Durante o ano todo pedimos, no fim do ano também. Pedimos pelo ano novo, pedimos por desejos novos ou repetimos alguns antigos, pedimos novos amigos, novos prazeres e mais pão em nossas mesas.
Durante o ano todo pedimos, no fim do ano também. Pedimos por novas materialidades, juramos que vamos mudar se não tudo, pelo menos uma boa parte, o que significa que reconhecemos nossas pequenas ou grandes idiossincrasias
.
Durante o ano todo pedimos, no fm do ano também. Pedimos um novo ano, pedimos novos significados, novos caminhos, novas trilhas, novos amores, novas festividades, novas carnações. Pedimos mais bebidas e menos obrigações, pedimos mais tranqüilidade e menos atribulações. Pedimos para que aquela pessoa insuportável viaje para bem longe e fique muito afastada.
Durante o ano todo pedimos, no fim do ano também. O novo ano está ali, nos esperando, uma passagem no tempo de cada um de nós, uma fímbria de luz, um espaço a ser conquistado, renovado, matutado, organizado e essencialmente buscado.

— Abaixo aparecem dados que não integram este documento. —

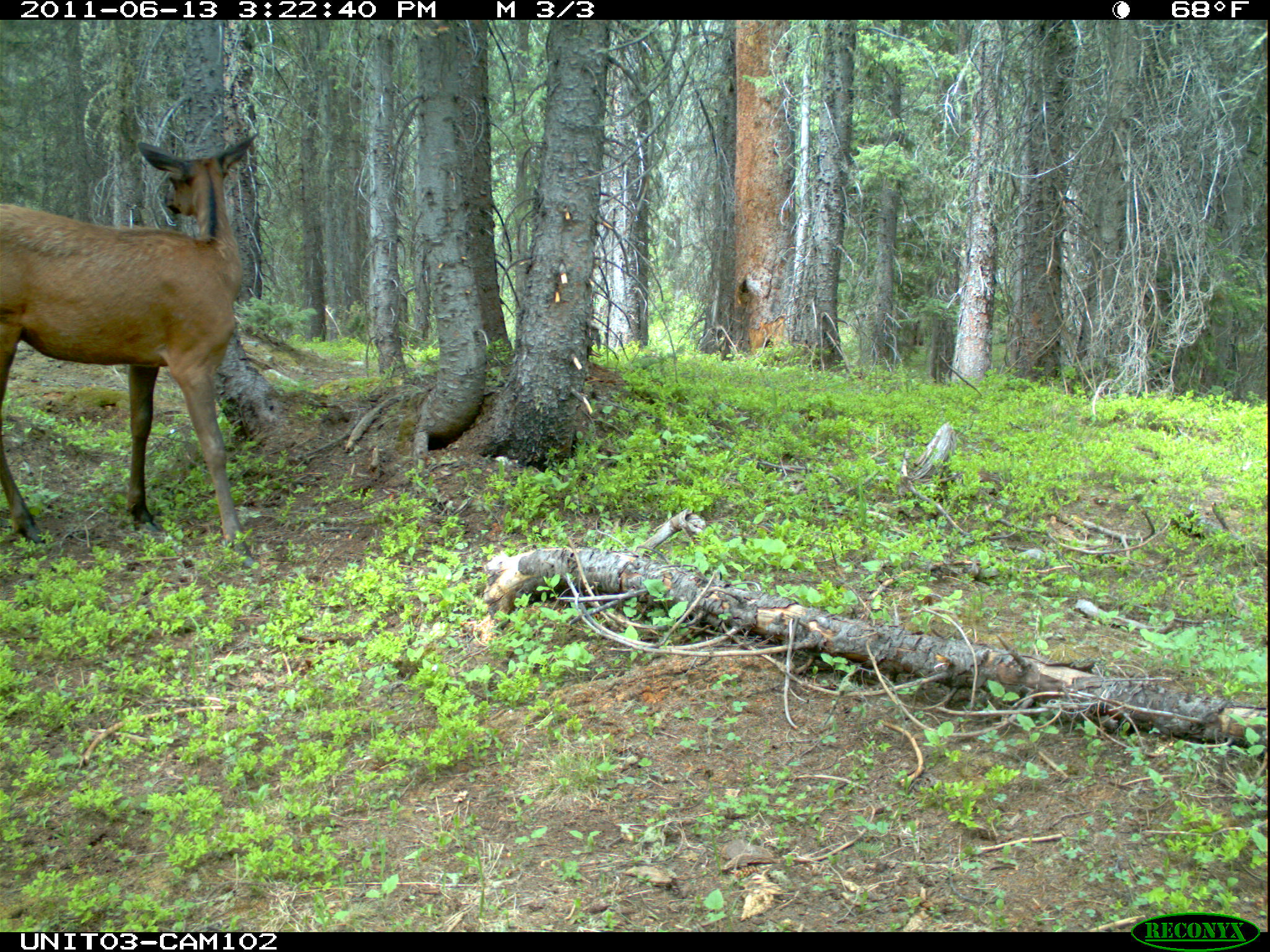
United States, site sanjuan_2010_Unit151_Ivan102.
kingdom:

E se tentássemos tratar o ano como gostaríamos de tratar a nós mesmos, ou ao grande amor de nossa vida? E se fossemos um pouco Frida Kahlo, um pouco Joan Baez, um pouco Paulo Freire? E se buscássemos o Picasso que há em nós, o Fito Paez,  até um pouco de Adeste Fidelis?
E se tivéssemos presente em nós o muito de criança que matamos sistematicamente ao longo das nossas vidas? E se, simplesmente não nos importássemos um pouco, um pouquinho só com as obrigações que tanto nos sufocam e tanto nos aprisionam durante todos os dias, nos transformando em uma linha de montagem fordiana?
E se tivéssemos um mínimo de Chaplin, de Cirque du Soleil em nossos corações? E se saltássemos, pelo menos uma vez, sem a rede que nos dá a certeza e, portanto, o monocórdio? E se fossemos um toque de jazz, um samba, um mínimo de Fernanda Montenegro?
Ai, como pediríamos menos, se, pelo menos por nós, fizessemos o que deveríamos fazer? Tivessemos um pouco de graça, de carinho e de afeto verdadeiros, daqueles que nos expõe e nos revelam?
Em 2008, vamos descobrir a nós mesmos?